Examinons de plus près certains détails méthodologiques de l’étude.

L’étude part de la trajectoire de 1,5 °C de l’ Agence internationale pour les énergies renouvelables (IRENA) et évalue ensuite les besoins nécessaires pour remplacer entièrement la consommation mondiale actuelle de combustibles fossiles et respecter le futur mix énergétique de la trajectoire de l’IRENA. Michaux n’évalue pas « si les résultats sont réalisables, ni même possibles ».

Bien sûr, un exercice similaire pourrait être réalisé avec toute trajectoire zéro émission nette proposée – et il le faudrait sans doute – afin de mettre en évidence les implications concrètes de propositions zéro émission nette, généralement opaques.

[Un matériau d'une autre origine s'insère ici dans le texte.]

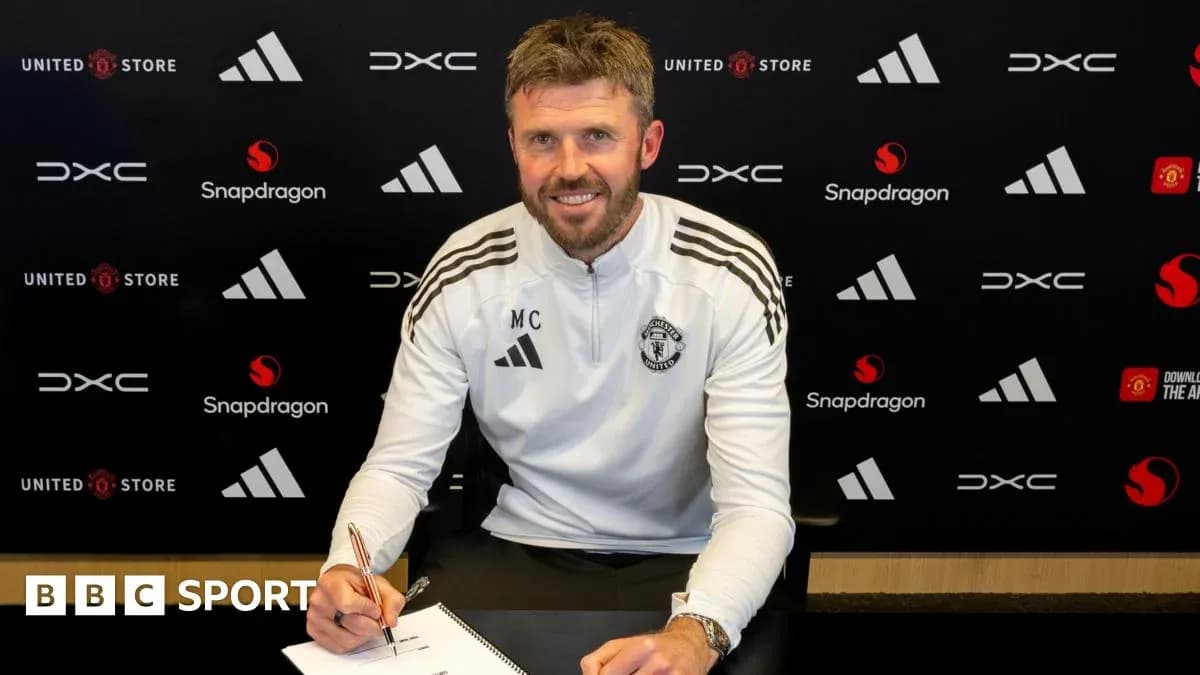 Coach signing contract at Manchester United office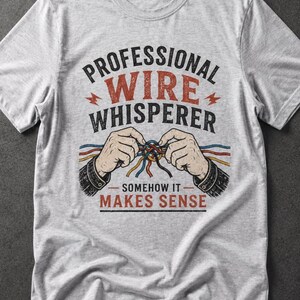 May include: A light gray heathered t-shirt featuring a graphic print of two hands untangling a cluster of colorful wires. The text reads PROFESSIONAL WIRE WHISPERER and SOMEHOW IT MAKES SENSE, accented with small red lightning bolt icons.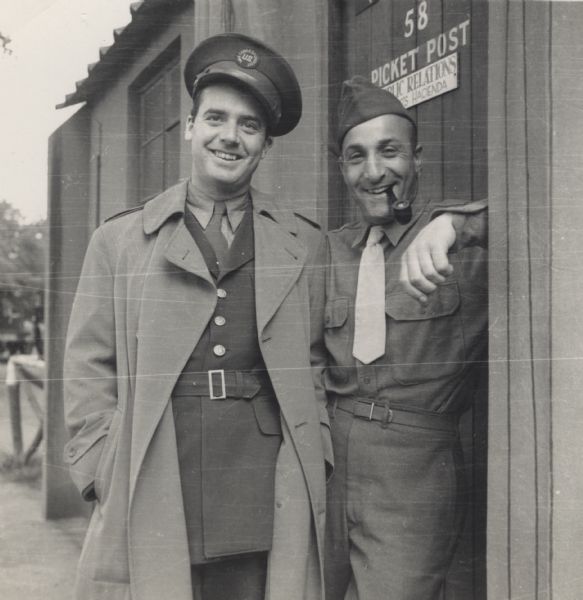 Robert Doyle, and Corporal Sam Oxman of the Public Relations Office, smile and pose outdoors in front of a door at Earls Colne Airfield, Essex, England. Corporal Oxman is from Philadelphia, Pennsylvania. The information on the door reads "58 Picket Post, Public Relations, [?]'s Hacienda." Corporal Oxman is in uniform and is smoking a pipe. Doyle wears a uniform with an overcoat and a US War Correspondent hat.
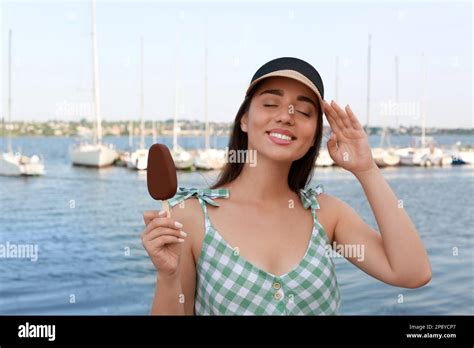 Beautiful Young Woman Holding Ice Cream Glazed In Chocolate Near River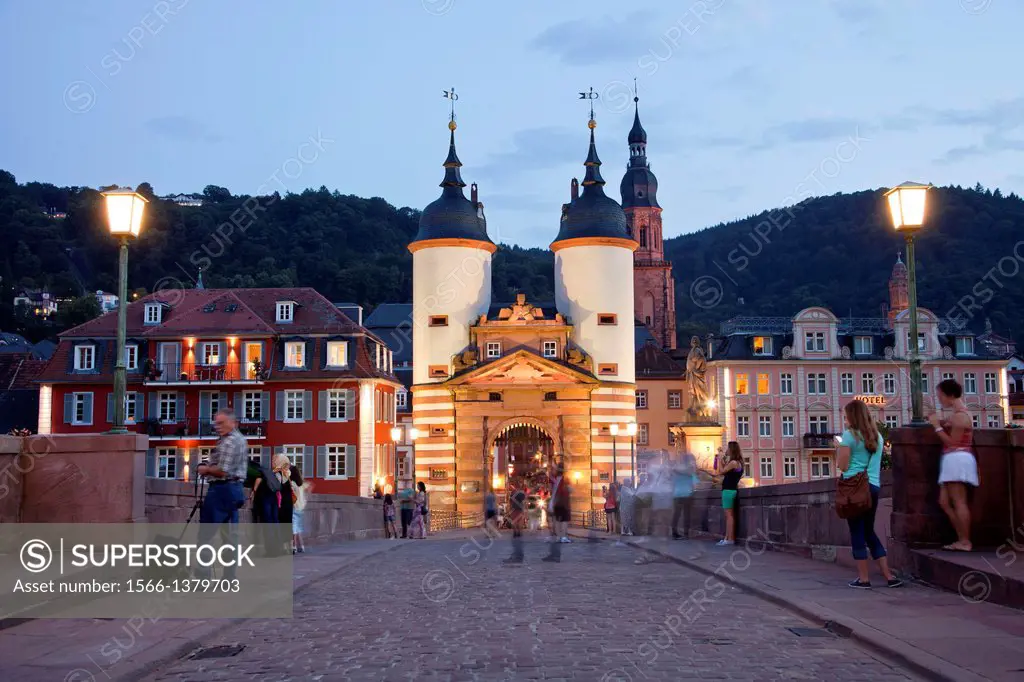 Old Bridge gate and the old town in Heidelberg at night, Baden-Württemberg, Germany.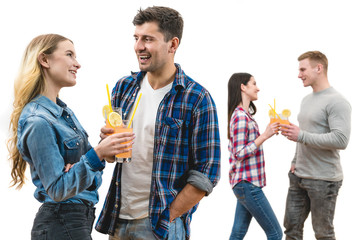 The two couples clink glasses on a white background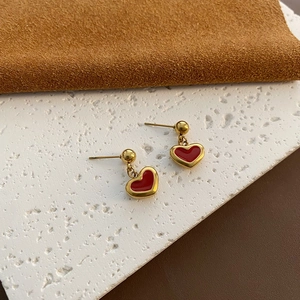 Minimalist red heart earrings in gold finish set against a textured elegant background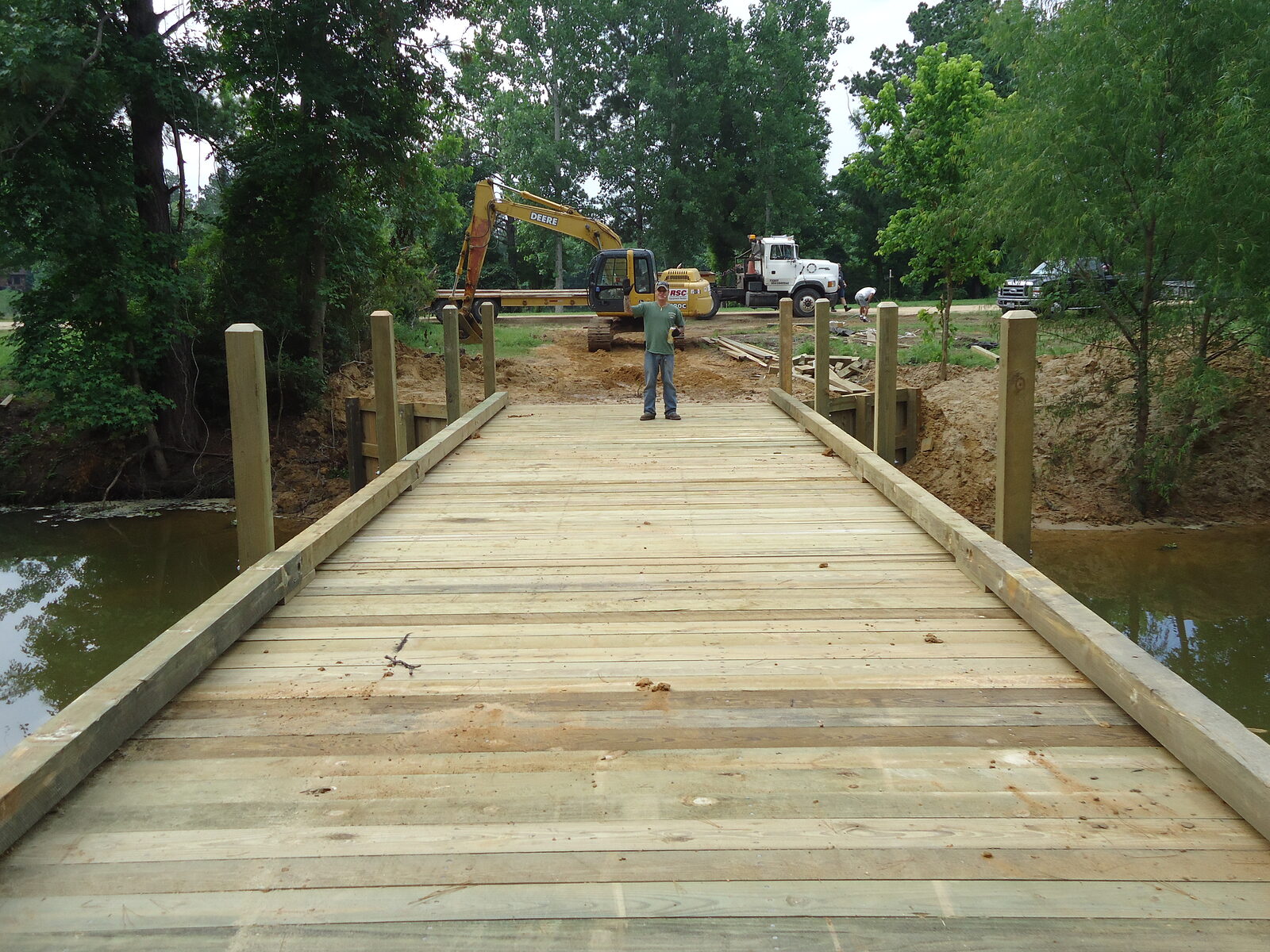 A new heavy-timber bridge deck with square post-and-rail sides seen from the approach in Montgomery County, Texas, a crew member standing at the far end with an excavator and flatbed truck behind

Je serais particulièrement intéressé par les implications matérielles d’une trajectoire reposant principalement sur le nucléaire, plutôt que sur l’éolien et le solaire.

L’étude finlandaise explique que peu de propositions visant à atteindre le zéro net prennent en compte l’ampleur implicite de la transformation du système énergétique proposée (soulignement ajouté) :

La plupart des documents stratégiques de planification de l’élimination progressive des combustibles fossiles examinés dans cette étude ne comptaient pas d’audit du nombre d’unités technologiques (voitures, camions, etc.), du travail physique qu’elles accomplissaient au fil du temps, ni des besoins physiques nécessaires au remplacement de ces capacités. L’ampleur de la tâche qui nous attendait pour éliminer progressivement les combustibles fossiles était méconnue . (p. 18)

Un point de départ essentiel pour l’exercice est que les technologies explorées dans l’étude doivent exister ou devraient exister très bientôt :

Une technologie conceptuelle qui n’est pas encore viable mais qui pourrait être disponible sur le marché dans 5 à 10 ans, n’a pas été considérée comme utile. (p. 12)

Une implication importante de l’étude est que nous ne disposons tout simplement pas actuellement de technologies évolutives qui permettraient une transition vers le zéro net — malgré les affirmations fréquentes du contraire. ² L’innovation et les percées sont nécessaires dans de nombreux domaines.

La tâche de quantification de l’ampleur du défi est résumée dans les chiffres très utiles ci-dessous pour le charbon, le gaz naturel et le pétrole.

  
  
  

L’image du pétrole ci-dessus met en évidence son rôle fondamental dans la société moderne.

L’étude explique :

La majeure partie de l’énergie produite dans une société développée est consommée pour trois applications fondamentales : la chaleur nécessaire à la production industrielle (Département de l’Énergie des États-Unis, 2014), les transports (véhicules à moteur à combustion interne) et la production d’électricité. L’électricité est à la civilisation moderne ce que le sang est au corps humain (Schernikau et Smith, 2023 ; Smil, 2016a,b). La production d’énergie par combustion de combustibles fossiles est très inefficace. Plus de 60 % de l’énergie contenue est perdue sous forme de chaleur lors du processus de production (Fig. 4). Dans la Figure 4, le rendement affiché est de 38 %, ce qui correspondrait au parc actuel de centrales au charbon de l’Union européenne (alors que celui des États-Unis est légèrement moins performant). En revanche, les cycles combinés au gaz naturel (rendement des nouveaux systèmes > 60 %) et les centrales au charbon de nouvelle technologie (rendement > 45 %) présenteraient moins de pertes thermiques. (p. 20)

En ce qui concerne l’électricité, l’étude caractérise la production d’énergie électrique supplémentaire dans la figure ci-dessous.

  

L’ étude , qui compte 296 pages, est densément remplie de données et de tableaux et de figures incroyablement instructifs. ³ Cela vaut la peine d’y consacrer du temps.

En résumé : faites toujours le calcul. Vous pourriez être surpris de ce que vous apprendrez sur ce qui était supposé auparavant.